Temeswarer Künstler Ion Oprescu feiert 60.

„retro/spectiva“: Glaskunst, Objekte, Zeichnungen, Malerei

Ion Oprescu
Foto: Andreea Medinski

Ion Oprescu: „Die Enthauptung (Selbstbildnis)“, Öl auf Holz, 1989

Ion Oprescu: „Anas Bal-Lade“, Terrakotta, Holz, 2006

Ion Oprescu: „Unter Stefans Zeichen“, Holz, Glas, Metall, 2014. Im Hintergrund: „Debila blue“, Glas, Holz, 2011
Fotos (3): Cosmin Damian

Klein, aber fein, so kann man mit Recht die Pygmalion-Galerie im Haus der Künste des Temescher Kulturamtes, die wohl kleinste Kunstgalerie in der Banater Hauptstadt, bezeichnen. Im Laufe der Zeit hat sie zahlreiche Ausstellungen junger oder erfahrener, in- oder ausländischer Künstler beherbergt. Eine davon ist die unlängst über die Bühne gegangene „retro/spectiva“ („Retro/spektive“) des Temeswarer Glaskünstlers Ion Oprescu. Anlass zu dieser erst vierten Einzelausstellung - sein 60. Geburtstag. Dies, da – eigenen Aussagen zufolge -  für den Kunstschaffenden eine rege Ausstellungstätigkeit nicht von Bedeutung ist.

„retro/spectiva“ ist ein Wortspiel des Künstlers, der das Betiteln seiner Ausstellungen und Arbeiten keinesfalls dem Zufall überlässt: „Die Titel sind wichtig. Ich spiele mit den Wörtern. Ich betrachte die Arbeit, überlege, was sie vermittelt und was mit dem Material nicht ausgedrückt wird, versuche ich, mit dem Titel zu ergänzen.“ Mit „retro/spectiva“ meint der Künstler eine „Retro-perspektive“, einen Blick aus der Gegenwart auf die bisher, in den vergangenen 40 Jahren, entstandenen Werke. Gezeigt werden Kreationen aus verschiedenen Schaffensperioden: von den Studienjahren über das reife Alter, als der Künstler für seine Arbeiten ausgezeichnet wurde, bis in die Gegenwart. Die Werke entstammen nicht nur verschiedenen Schaffenszeiten, sondern auch mehreren Kunstgattungen: Objekte, Glaskunst, Zeichnungen und Malerei.

**VORLIEGENDE EINTRÄGE:**
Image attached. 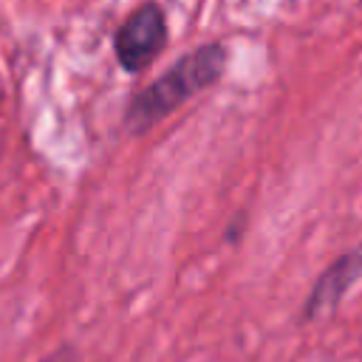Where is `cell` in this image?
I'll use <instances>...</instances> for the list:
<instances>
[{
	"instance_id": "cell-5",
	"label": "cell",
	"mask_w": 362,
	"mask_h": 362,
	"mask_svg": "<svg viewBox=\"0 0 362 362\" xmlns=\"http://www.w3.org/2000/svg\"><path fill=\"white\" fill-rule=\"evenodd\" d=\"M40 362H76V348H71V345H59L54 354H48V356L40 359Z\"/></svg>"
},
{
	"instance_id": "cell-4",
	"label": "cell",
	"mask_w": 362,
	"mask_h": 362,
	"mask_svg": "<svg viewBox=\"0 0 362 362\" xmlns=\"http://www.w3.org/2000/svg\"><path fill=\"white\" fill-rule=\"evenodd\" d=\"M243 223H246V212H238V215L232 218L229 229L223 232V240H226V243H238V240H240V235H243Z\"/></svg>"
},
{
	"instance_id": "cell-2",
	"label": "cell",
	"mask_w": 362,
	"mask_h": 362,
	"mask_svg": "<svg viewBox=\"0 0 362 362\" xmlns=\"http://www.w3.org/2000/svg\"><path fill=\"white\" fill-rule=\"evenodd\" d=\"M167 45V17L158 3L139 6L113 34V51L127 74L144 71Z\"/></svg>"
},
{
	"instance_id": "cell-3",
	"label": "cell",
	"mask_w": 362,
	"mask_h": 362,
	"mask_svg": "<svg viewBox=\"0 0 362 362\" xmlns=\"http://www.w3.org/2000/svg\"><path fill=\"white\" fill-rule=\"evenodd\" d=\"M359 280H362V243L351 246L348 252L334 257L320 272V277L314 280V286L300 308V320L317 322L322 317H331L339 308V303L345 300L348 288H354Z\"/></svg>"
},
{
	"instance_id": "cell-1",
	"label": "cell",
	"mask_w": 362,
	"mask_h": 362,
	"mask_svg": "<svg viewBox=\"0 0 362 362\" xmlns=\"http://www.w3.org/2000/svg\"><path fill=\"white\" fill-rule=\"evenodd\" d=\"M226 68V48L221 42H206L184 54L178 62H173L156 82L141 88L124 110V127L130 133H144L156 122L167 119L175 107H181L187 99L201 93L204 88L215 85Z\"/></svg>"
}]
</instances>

...

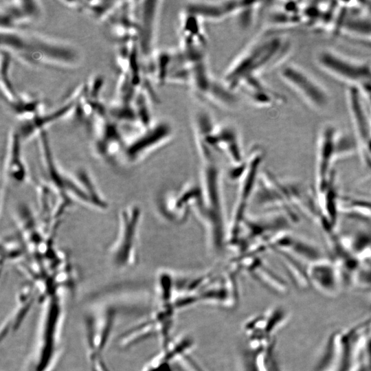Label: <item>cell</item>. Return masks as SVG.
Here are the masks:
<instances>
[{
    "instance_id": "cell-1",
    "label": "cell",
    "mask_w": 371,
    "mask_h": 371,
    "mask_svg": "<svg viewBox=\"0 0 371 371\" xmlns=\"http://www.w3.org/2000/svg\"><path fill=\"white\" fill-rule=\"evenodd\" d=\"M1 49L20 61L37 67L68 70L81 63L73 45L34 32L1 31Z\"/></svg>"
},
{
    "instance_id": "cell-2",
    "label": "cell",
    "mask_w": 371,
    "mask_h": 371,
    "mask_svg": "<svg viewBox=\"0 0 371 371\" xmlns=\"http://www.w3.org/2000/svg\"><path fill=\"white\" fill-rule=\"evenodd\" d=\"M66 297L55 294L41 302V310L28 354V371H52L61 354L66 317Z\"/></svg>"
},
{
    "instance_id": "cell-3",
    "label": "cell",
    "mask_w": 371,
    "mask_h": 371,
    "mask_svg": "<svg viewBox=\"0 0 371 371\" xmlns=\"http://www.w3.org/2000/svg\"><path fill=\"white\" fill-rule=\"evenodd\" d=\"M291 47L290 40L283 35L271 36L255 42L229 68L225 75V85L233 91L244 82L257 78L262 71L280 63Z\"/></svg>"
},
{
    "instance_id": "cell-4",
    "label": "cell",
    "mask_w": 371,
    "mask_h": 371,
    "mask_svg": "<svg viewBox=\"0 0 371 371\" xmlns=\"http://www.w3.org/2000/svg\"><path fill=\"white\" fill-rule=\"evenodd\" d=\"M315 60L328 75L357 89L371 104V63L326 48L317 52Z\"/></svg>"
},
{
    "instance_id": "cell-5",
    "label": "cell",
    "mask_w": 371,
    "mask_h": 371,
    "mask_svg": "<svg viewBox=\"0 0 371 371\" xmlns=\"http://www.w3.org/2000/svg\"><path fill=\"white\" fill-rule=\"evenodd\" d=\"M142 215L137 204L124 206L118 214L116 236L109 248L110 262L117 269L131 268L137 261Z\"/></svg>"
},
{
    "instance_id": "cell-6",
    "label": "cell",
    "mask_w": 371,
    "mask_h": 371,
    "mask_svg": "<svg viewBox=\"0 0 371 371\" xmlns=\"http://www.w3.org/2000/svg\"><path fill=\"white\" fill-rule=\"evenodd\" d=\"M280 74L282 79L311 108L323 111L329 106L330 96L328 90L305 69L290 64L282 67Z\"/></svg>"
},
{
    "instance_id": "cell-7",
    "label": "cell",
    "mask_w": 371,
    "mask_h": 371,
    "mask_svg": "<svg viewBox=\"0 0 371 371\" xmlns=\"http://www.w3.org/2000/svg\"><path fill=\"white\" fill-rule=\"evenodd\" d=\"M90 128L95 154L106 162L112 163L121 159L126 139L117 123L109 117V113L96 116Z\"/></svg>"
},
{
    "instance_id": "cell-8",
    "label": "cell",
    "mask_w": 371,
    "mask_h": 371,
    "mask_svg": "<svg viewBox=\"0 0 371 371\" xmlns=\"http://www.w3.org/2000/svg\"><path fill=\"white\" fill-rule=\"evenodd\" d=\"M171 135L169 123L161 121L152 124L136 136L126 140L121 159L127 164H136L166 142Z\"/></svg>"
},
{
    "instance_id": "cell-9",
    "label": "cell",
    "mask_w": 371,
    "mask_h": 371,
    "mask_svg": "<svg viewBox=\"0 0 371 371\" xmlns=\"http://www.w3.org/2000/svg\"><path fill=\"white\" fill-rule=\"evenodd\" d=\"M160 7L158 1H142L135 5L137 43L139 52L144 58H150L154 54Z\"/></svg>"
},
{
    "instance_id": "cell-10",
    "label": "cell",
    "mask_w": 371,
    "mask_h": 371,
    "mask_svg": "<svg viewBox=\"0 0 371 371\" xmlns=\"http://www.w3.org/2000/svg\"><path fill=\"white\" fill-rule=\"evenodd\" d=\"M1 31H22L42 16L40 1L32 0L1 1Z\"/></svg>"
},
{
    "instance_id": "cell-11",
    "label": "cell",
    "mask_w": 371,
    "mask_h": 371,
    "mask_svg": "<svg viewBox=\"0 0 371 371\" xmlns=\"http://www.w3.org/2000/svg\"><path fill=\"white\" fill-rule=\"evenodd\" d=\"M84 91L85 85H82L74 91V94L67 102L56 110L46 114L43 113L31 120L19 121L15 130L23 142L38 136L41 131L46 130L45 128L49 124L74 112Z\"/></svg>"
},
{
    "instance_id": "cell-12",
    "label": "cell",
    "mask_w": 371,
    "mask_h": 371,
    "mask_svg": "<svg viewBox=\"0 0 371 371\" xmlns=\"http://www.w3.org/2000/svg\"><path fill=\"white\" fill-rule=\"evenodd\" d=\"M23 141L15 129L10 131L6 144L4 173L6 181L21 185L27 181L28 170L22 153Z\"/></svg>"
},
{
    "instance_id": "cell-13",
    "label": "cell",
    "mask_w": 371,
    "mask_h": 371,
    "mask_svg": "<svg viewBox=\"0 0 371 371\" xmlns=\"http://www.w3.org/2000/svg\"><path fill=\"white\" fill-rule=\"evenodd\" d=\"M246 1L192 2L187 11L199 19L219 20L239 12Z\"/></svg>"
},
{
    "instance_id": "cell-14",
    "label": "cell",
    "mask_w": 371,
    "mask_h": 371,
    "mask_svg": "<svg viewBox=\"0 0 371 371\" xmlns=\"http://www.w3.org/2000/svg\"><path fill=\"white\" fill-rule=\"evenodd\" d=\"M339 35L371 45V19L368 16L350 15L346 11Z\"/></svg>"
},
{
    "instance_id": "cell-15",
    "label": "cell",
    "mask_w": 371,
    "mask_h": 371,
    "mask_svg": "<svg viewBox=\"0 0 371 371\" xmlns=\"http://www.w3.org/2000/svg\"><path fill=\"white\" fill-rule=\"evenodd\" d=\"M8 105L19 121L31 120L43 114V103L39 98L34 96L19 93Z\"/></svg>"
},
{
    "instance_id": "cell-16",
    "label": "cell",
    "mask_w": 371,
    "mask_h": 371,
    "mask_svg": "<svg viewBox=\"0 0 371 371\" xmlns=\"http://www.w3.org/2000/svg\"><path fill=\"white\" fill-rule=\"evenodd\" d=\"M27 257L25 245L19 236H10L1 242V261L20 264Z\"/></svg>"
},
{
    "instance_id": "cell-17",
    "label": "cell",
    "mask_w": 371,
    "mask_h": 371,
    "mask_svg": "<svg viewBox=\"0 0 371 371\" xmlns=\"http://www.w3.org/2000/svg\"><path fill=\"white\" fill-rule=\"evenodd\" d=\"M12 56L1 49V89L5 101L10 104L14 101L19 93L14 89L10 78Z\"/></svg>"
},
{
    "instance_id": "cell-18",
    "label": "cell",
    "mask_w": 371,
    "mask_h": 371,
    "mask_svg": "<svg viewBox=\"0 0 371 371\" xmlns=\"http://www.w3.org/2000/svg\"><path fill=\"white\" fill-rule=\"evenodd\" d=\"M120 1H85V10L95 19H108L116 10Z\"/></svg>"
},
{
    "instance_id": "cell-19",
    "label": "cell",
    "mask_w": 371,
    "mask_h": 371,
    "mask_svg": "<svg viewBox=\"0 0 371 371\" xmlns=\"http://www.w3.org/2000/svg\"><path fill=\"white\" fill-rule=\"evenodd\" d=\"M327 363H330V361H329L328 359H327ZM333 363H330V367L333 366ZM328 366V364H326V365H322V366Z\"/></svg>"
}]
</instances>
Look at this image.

**AUFGABE:**
Schreib aus dem Artikel über Ion Oprescu den Abschnitt von „Ion Oprescu: „Unter“ bis „von Bedeutung ist.“ wortgetreu ab.

**LÖSUNG:**
Ion Oprescu: „Unter Stefans Zeichen“, Holz, Glas, Metall, 2014. Im Hintergrund: „Debila blue“, Glas, Holz, 2011
Fotos (3): Cosmin Damian

Klein, aber fein, so kann man mit Recht die Pygmalion-Galerie im Haus der Künste des Temescher Kulturamtes, die wohl kleinste Kunstgalerie in der Banater Hauptstadt, bezeichnen. Im Laufe der Zeit hat sie zahlreiche Ausstellungen junger oder erfahrener, in- oder ausländischer Künstler beherbergt. Eine davon ist die unlängst über die Bühne gegangene „retro/spectiva“ („Retro/spektive“) des Temeswarer Glaskünstlers Ion Oprescu. Anlass zu dieser erst vierten Einzelausstellung - sein 60. Geburtstag. Dies, da – eigenen Aussagen zufolge -  für den Kunstschaffenden eine rege Ausstellungstätigkeit nicht von Bedeutung ist.